* PROVIDED RECORDS:
-- start --
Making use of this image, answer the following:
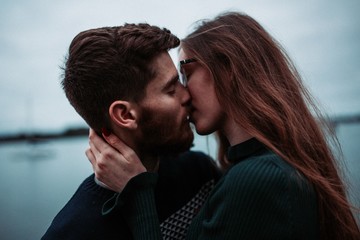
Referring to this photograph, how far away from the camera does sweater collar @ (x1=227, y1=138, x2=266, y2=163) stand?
1590 mm

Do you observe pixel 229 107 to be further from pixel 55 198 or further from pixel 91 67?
pixel 55 198

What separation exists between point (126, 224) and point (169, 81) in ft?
2.79

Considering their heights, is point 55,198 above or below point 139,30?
below

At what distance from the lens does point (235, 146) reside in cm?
169

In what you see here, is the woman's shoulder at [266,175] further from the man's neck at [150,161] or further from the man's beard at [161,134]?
the man's neck at [150,161]

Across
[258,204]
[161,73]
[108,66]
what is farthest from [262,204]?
[108,66]

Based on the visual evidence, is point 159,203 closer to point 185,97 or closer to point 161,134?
point 161,134

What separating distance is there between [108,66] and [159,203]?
2.91 ft

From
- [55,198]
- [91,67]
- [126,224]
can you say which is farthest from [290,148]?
[55,198]

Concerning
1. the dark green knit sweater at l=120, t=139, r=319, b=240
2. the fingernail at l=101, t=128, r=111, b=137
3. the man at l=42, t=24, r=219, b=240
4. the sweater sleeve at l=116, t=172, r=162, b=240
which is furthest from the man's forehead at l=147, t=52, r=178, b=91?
the dark green knit sweater at l=120, t=139, r=319, b=240

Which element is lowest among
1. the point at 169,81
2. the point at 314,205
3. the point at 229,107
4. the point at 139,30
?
the point at 314,205

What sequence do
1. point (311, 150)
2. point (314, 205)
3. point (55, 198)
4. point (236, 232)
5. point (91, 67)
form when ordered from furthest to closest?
1. point (55, 198)
2. point (91, 67)
3. point (311, 150)
4. point (314, 205)
5. point (236, 232)

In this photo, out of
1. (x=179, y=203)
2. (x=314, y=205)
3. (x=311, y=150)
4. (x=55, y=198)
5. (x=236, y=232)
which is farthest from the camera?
(x=55, y=198)

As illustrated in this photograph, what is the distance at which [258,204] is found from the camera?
4.36 feet
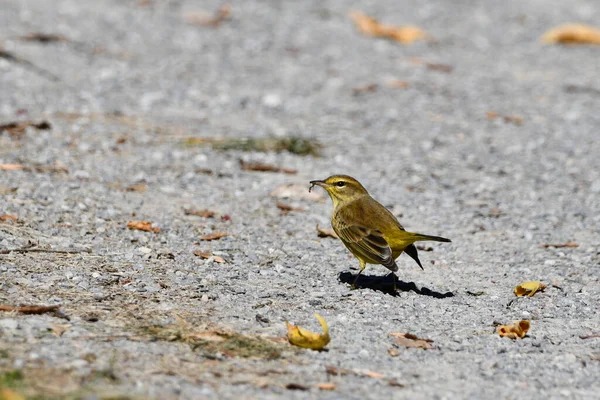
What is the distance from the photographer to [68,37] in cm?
1681

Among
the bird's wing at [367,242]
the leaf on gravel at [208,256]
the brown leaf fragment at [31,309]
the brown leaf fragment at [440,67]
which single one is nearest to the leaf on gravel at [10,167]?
the leaf on gravel at [208,256]

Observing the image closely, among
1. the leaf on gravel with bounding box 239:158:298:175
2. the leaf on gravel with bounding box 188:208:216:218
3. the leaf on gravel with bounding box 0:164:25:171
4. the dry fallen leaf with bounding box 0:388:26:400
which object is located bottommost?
the leaf on gravel with bounding box 188:208:216:218

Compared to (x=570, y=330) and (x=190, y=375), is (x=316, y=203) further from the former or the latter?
(x=190, y=375)

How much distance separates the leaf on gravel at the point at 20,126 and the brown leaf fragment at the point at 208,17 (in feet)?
27.6

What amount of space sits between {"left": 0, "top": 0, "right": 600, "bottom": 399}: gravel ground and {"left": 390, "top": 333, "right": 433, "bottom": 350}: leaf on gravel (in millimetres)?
73

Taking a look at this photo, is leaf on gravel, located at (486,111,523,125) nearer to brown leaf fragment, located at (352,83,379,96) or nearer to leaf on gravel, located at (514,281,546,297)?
brown leaf fragment, located at (352,83,379,96)

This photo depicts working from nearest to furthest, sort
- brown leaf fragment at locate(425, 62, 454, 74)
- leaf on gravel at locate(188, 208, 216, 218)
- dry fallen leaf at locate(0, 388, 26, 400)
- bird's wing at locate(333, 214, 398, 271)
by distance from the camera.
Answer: dry fallen leaf at locate(0, 388, 26, 400) → bird's wing at locate(333, 214, 398, 271) → leaf on gravel at locate(188, 208, 216, 218) → brown leaf fragment at locate(425, 62, 454, 74)

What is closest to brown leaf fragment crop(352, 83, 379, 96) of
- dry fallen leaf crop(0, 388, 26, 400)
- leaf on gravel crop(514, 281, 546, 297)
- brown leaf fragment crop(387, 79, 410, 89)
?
brown leaf fragment crop(387, 79, 410, 89)

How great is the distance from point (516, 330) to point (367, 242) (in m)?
1.50

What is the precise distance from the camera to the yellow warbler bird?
23.8 feet

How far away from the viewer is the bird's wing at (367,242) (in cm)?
716

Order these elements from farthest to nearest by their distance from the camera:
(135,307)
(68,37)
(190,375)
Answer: (68,37) < (135,307) < (190,375)

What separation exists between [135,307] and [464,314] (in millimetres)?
2578

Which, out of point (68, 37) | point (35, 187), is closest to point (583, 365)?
point (35, 187)
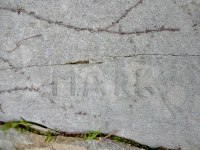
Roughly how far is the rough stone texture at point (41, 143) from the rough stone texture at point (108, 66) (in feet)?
0.30

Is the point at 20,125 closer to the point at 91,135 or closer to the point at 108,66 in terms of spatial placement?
the point at 91,135

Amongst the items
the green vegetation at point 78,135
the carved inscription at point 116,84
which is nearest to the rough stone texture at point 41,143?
the green vegetation at point 78,135

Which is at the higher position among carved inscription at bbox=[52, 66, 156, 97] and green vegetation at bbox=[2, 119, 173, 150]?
carved inscription at bbox=[52, 66, 156, 97]

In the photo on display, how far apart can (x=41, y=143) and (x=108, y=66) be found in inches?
30.0

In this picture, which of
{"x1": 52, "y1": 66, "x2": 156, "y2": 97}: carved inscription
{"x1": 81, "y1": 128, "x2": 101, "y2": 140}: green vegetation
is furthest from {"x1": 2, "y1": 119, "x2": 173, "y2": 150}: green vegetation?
{"x1": 52, "y1": 66, "x2": 156, "y2": 97}: carved inscription

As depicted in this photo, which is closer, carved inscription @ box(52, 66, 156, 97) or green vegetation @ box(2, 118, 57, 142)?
carved inscription @ box(52, 66, 156, 97)

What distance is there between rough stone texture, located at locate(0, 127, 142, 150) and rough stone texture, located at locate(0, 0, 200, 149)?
93 mm

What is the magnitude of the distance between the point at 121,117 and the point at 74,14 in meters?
0.72

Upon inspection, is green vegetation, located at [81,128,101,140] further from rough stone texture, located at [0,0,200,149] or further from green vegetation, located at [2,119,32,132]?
green vegetation, located at [2,119,32,132]

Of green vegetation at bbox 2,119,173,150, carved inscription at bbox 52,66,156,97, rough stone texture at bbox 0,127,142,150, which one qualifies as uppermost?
carved inscription at bbox 52,66,156,97

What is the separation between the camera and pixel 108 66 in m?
1.47

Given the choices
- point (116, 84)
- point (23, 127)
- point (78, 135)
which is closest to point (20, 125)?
point (23, 127)

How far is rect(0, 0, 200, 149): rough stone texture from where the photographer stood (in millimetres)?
1378

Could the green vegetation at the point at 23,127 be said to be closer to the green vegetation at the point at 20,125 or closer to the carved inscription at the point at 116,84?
the green vegetation at the point at 20,125
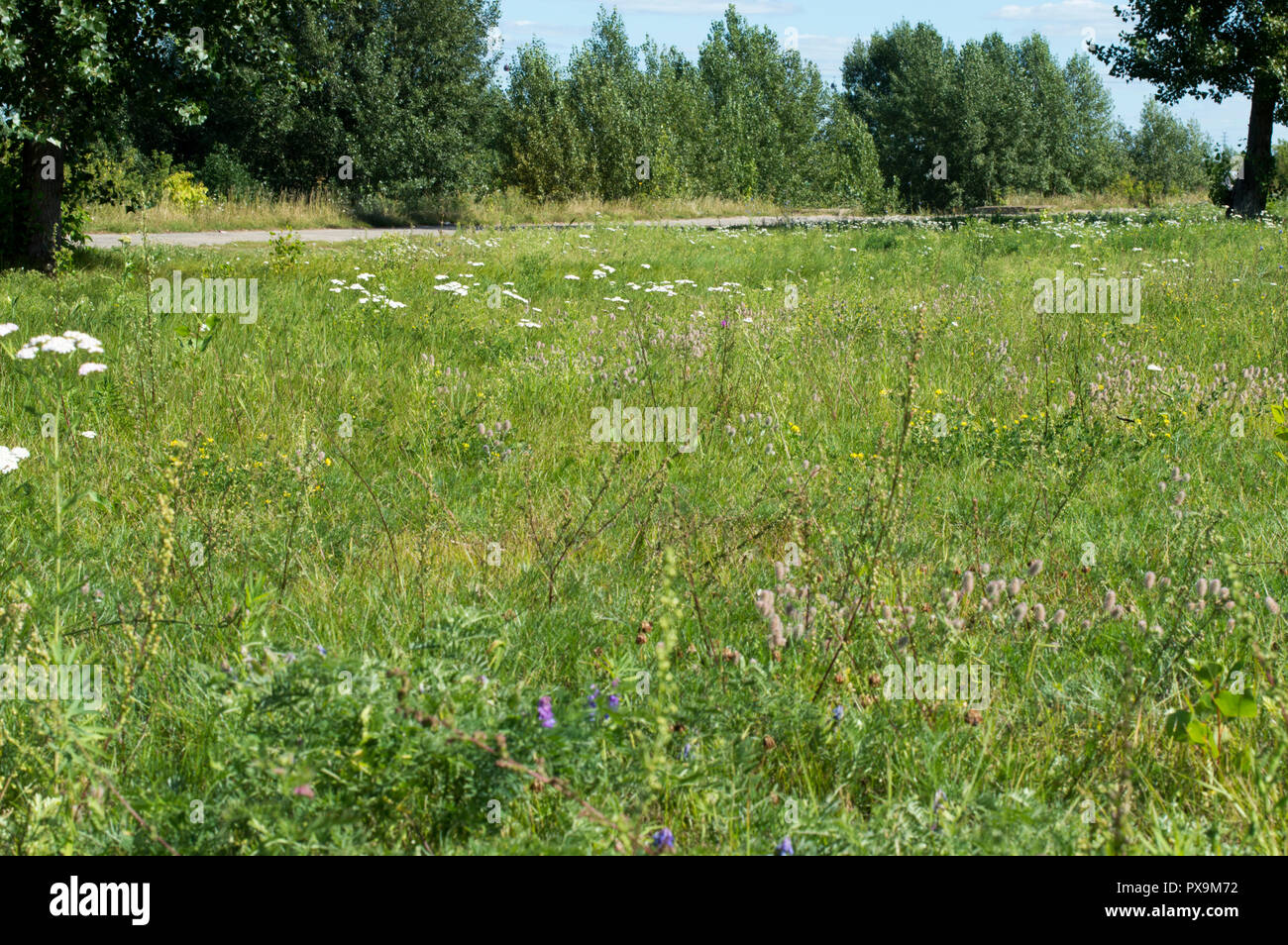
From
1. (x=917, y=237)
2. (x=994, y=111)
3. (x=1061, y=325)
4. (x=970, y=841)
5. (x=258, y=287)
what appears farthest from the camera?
(x=994, y=111)

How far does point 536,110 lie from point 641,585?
3274 centimetres

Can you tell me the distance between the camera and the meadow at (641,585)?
214 cm

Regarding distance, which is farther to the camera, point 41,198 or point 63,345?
point 41,198

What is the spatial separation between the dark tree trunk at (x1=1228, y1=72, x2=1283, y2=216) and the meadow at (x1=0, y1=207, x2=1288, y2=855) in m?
19.2

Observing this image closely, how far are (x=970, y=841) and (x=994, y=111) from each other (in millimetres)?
48387

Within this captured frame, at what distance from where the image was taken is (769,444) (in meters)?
5.16

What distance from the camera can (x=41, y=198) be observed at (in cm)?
1161

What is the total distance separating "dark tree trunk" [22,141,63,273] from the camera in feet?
38.2

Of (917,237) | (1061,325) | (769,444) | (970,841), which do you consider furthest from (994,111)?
(970,841)
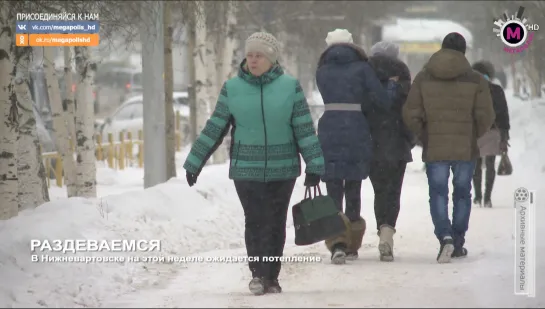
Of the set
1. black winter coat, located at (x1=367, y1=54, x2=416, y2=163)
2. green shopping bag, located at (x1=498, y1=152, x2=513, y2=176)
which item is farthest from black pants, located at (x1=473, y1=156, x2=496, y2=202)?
black winter coat, located at (x1=367, y1=54, x2=416, y2=163)

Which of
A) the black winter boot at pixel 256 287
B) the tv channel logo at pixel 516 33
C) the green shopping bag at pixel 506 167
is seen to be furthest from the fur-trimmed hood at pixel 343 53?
the green shopping bag at pixel 506 167

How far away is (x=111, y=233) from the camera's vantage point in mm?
10883

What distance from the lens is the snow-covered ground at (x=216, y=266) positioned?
26.2 ft

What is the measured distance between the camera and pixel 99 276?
9133mm

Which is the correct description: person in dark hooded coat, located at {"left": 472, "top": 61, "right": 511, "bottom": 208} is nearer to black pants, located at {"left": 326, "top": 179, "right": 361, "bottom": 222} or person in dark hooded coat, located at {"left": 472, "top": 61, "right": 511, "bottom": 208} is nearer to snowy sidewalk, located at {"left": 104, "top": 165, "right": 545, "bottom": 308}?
snowy sidewalk, located at {"left": 104, "top": 165, "right": 545, "bottom": 308}

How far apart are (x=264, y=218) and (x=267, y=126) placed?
0.67 metres

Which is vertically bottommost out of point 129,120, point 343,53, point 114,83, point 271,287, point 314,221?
point 114,83

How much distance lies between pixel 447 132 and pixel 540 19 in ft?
4.65

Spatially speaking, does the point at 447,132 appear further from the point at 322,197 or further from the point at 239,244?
the point at 239,244

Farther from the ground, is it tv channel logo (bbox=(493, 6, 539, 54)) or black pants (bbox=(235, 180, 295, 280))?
tv channel logo (bbox=(493, 6, 539, 54))

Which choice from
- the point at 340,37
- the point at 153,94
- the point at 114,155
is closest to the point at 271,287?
the point at 340,37

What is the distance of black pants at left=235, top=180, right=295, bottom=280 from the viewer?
27.5 ft

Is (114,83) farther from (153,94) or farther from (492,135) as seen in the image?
(492,135)

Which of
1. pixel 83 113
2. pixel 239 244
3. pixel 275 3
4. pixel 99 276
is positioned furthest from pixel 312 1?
pixel 99 276
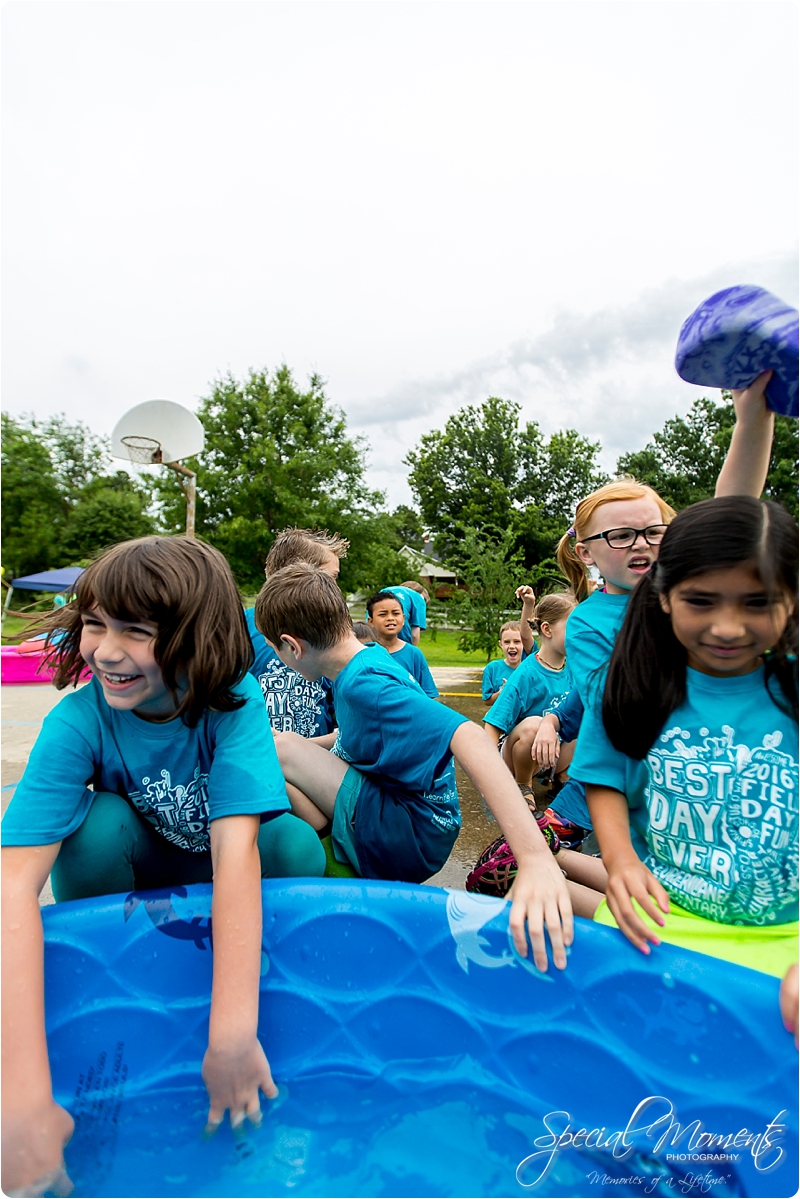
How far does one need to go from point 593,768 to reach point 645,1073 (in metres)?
0.48

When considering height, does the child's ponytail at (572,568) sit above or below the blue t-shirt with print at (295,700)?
above

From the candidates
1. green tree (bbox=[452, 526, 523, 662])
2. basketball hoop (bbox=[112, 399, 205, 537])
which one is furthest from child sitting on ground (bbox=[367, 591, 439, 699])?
green tree (bbox=[452, 526, 523, 662])

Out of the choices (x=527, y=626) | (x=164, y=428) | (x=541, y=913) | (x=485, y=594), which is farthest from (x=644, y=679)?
(x=485, y=594)

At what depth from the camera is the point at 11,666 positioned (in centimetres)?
705

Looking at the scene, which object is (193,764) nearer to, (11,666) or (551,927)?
(551,927)

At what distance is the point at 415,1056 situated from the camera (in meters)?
1.28

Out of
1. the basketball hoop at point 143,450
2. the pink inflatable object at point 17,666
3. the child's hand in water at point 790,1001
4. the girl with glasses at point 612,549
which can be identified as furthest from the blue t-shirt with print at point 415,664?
the pink inflatable object at point 17,666

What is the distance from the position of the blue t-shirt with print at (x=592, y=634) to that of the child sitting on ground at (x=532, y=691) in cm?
126

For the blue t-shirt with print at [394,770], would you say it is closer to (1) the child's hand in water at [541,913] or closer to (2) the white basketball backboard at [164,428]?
(1) the child's hand in water at [541,913]

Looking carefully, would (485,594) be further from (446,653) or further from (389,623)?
(389,623)

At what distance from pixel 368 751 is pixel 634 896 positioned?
0.70 metres

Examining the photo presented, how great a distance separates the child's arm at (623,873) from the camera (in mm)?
1095

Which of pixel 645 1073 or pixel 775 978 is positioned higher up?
pixel 775 978

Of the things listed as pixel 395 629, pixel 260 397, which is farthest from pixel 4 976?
pixel 260 397
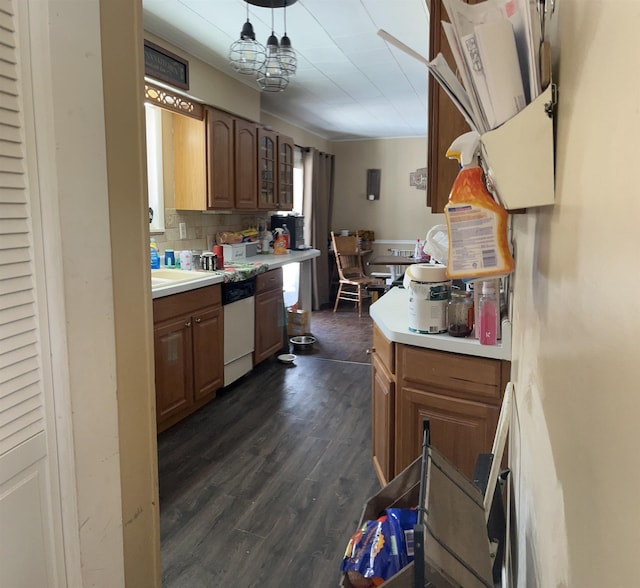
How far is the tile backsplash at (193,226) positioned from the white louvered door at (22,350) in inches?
109

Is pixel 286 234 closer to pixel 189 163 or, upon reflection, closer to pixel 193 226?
pixel 193 226

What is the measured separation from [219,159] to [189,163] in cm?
23

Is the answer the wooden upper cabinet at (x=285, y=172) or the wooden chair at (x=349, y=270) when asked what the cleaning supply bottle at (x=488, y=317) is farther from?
the wooden chair at (x=349, y=270)

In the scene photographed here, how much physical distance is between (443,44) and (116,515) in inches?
70.4

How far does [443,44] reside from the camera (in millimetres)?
1780

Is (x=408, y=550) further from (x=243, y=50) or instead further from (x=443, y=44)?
(x=243, y=50)

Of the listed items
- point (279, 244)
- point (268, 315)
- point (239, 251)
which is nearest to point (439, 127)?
point (268, 315)

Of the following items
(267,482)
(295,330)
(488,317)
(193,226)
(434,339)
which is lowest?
(267,482)

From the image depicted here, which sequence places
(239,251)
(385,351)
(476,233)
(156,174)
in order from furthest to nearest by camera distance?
(239,251) → (156,174) → (385,351) → (476,233)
-- end --
* EXERCISE DESCRIPTION: Starting with the line that contains "Of the listed items" and ending with the last line of the items, both included, rewrite those lines as a numbered list and omit the blank lines.

* ANSWER BELOW:
1. Of the listed items
2. - point (279, 244)
3. - point (268, 315)
4. - point (239, 251)
5. which is nearest to point (439, 127)?
6. point (268, 315)
7. Of the following items
8. (267,482)
9. (295,330)
10. (488,317)
11. (193,226)
12. (434,339)
13. which is lowest?
14. (267,482)
15. From the image depicted here, which sequence places
16. (239,251)
17. (385,351)
18. (476,233)
19. (156,174)
20. in order from furthest to nearest by camera distance?
21. (239,251) → (156,174) → (385,351) → (476,233)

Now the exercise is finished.